Alabama's HB 56 is a self-inflicted wound—the product of short-sighted lawmakers unable to see beyond the most immediate political opportunity. Though the impact of similar anti-immigrant laws in Arizona and Georgia clearly foreshadowed its legal and economic fallout, HB 56 was passed with little regard for the hardships those states have experienced.
The result is a crisis that harkens back to the bleakest days of Alabama’s racial history. It is a crisis that could have been avoided—one that certainly must end now.
A family goes 40 days without running water because their “papers” are not in order.
A health clinic refuses to treat a young girl due to her immigration status. Days later, she undergoes emergency surgery.
A man brandishes a gun to day laborers, then refuses to pay for their work.
A Latina born and raised in the U.S. discovers she’s suddenly regarded with suspicion — even enduring taunts of “Go back to Mexico.”
These are just a few of the stories told by Latinos who are living under the cloud of Alabama’s newly enacted anti-immigrant law, HB 56.
Like the Arizona law it was modeled after, Alabama’s law grants police the authority to demand “papers” demonstrating citizenship or legal status during routine traffic stops. But it does much more.
In Alabama, where undocumented immigrants comprise just 2.5 percent of the population, lawmakers added a slew of cruel provisions designed to create a law that, in the words of a key sponsor, “attacks every aspect” of an undocumented immigrant’s life.

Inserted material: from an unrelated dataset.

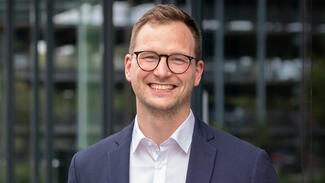 Benedikt Heuckmann (Foto: Andreas Völker) Benedikt Heuckmann (Foto: Andreas Völker)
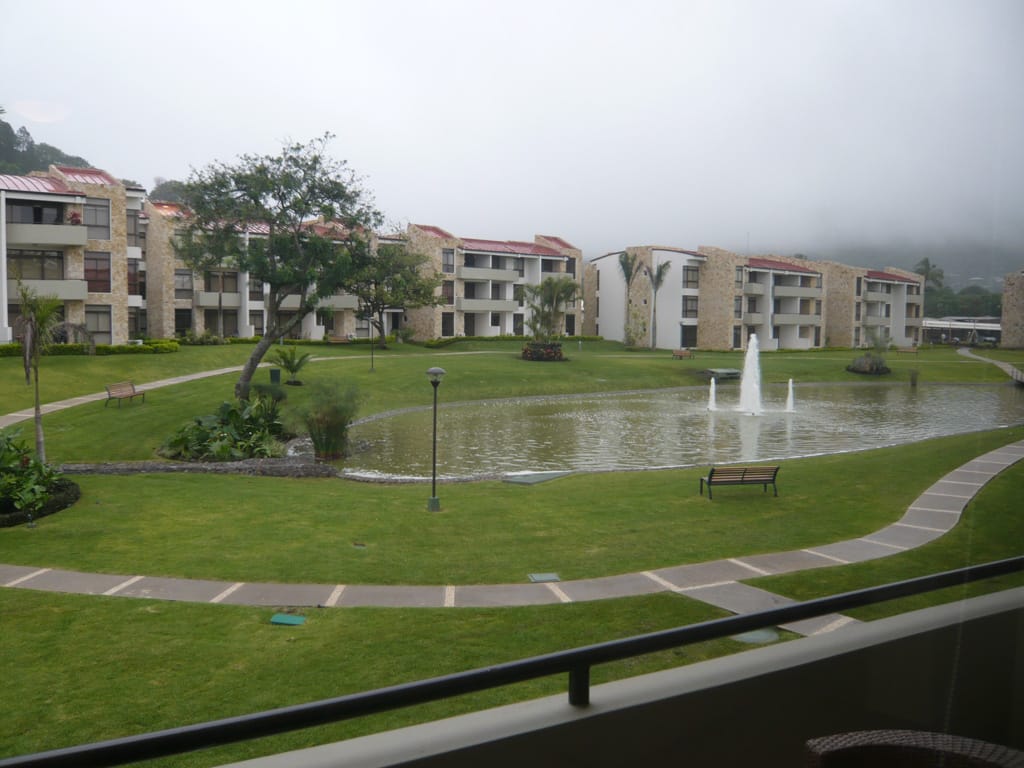 Avalon Country Club, Río Oro, San José, Costa Rica, 27 May 2008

The result was the harshest anti-immigrant law in the nation—a law that virtually guarantees racial profiling, discrimination and harassment against all Latinos in Alabama. HB 56 attacks not only “every aspect” of an immigrant’s life in Alabama—but also basic human dignity and our most fundamental ideals as a nation.
The victims are mothers, fathers and children—often people working hard to overcome crushing poverty and build a brighter future against long odds. Thousands of children—many of them U.S. citizens who have every right to be here—are now living in fear of losing their parents and are afraid to go to school.

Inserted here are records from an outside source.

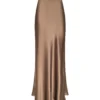 Ryker Silk Maxi Skirt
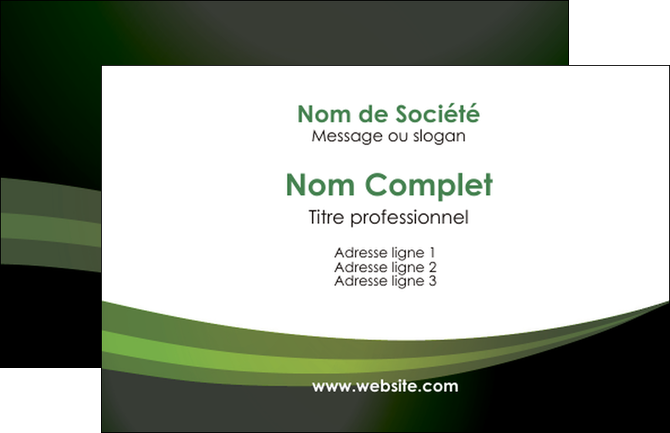 realiser carte de visite texture contexture structure MLGI87173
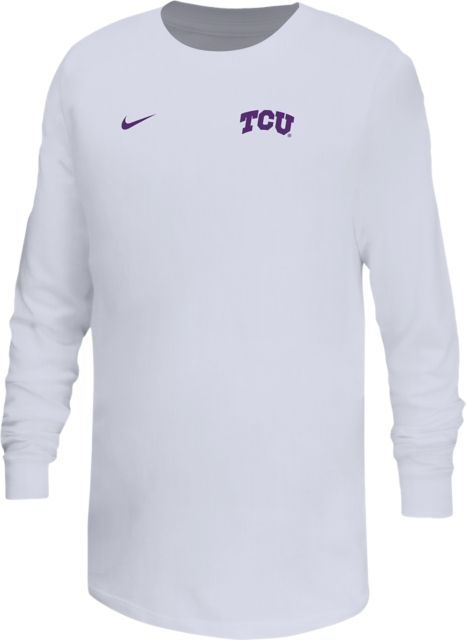 Texas Christian University Youth Legend Long Sleeve T-Shirt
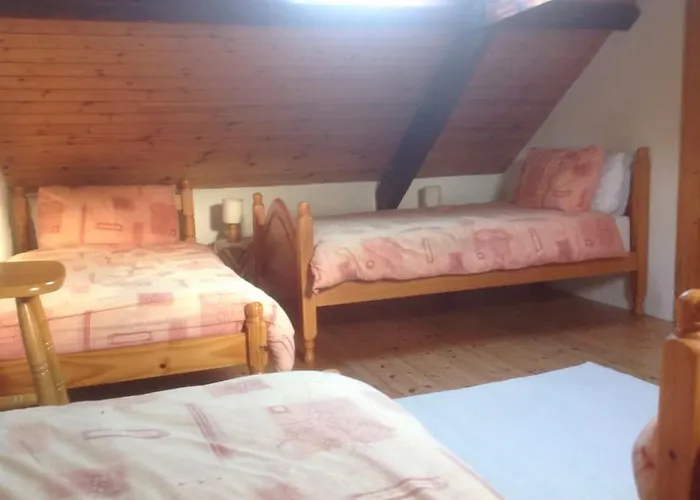 Deerpark Dairy Apartment Killaloe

Shortly after the law took effect, the Southern Poverty Law Center and its allies established a hotline for residents to report how the law affected them. Almost 1,000 calls poured in during its first weekend of operation. By late January 2012, more than 5,100 calls had been received. This report contains stories reported to the SPLC through the hotline and other channels. They illustrate the devastating impact HB 56 has had on Alabama Latinos, regardless of their immigration status. The stories also illustrate that HB 56 has unleashed a kind of vigilantism, leading some Alabamians to believe they can cheat, harass and intimidate Latinos with impunity. These consequences were easily foreseeable.
The law was forged within a legislative debate rife with stereotypes, misinformation, incendiary rhetoric and bigotry. The Senate sponsor told colleagues they needed to “empty the clip” to deal with immigrants. The House sponsor, Rep. Micky Hammon, cited the increase in Alabama’s Latino population to illustrate the growth of the state’s undocumented population. Hammon’s conflation of “Hispanic” with “illegal immigrant” during the legislative debate was so egregious that a federal judge cited it in a recent opinion.
When legislators supporting HB 56 can’t distinguish between ethnicity and immigration status, it should be no surprise the law brings the chaos and confusion described in the following pages. As the Latinos whose stories are told here can attest, HB 56 has been a dangerous, failed experiment—a humanitarian disaster.
It is not a mere reflection of federal immigration law, as some supporters suggest. Federal immigration law does not require school officials to question students about their immigration status. It does not invalidate contracts based on a person’s immigration status. And it does not make it a crime to give someone a ride. Yet HB 56 contains these provisions and more.
Whether through ignorance or design, HB 56 sends a destructive message of intolerance to Alabama’s Latino residents and sullies the state’s reputation in the eyes of the world. It gives a nod and a wink to the worst prejudices harbored by some residents.
The message is being heard loud and clear.
“Hateful people are hateful no matter what, but with this law they feel more empowered,” Enrique Corral, a U.S. citizen in Alabama, said of the new attitude adopted by some residents. “If I used to just spit on you, now I’m going to spit on you and kick you when you’re down.”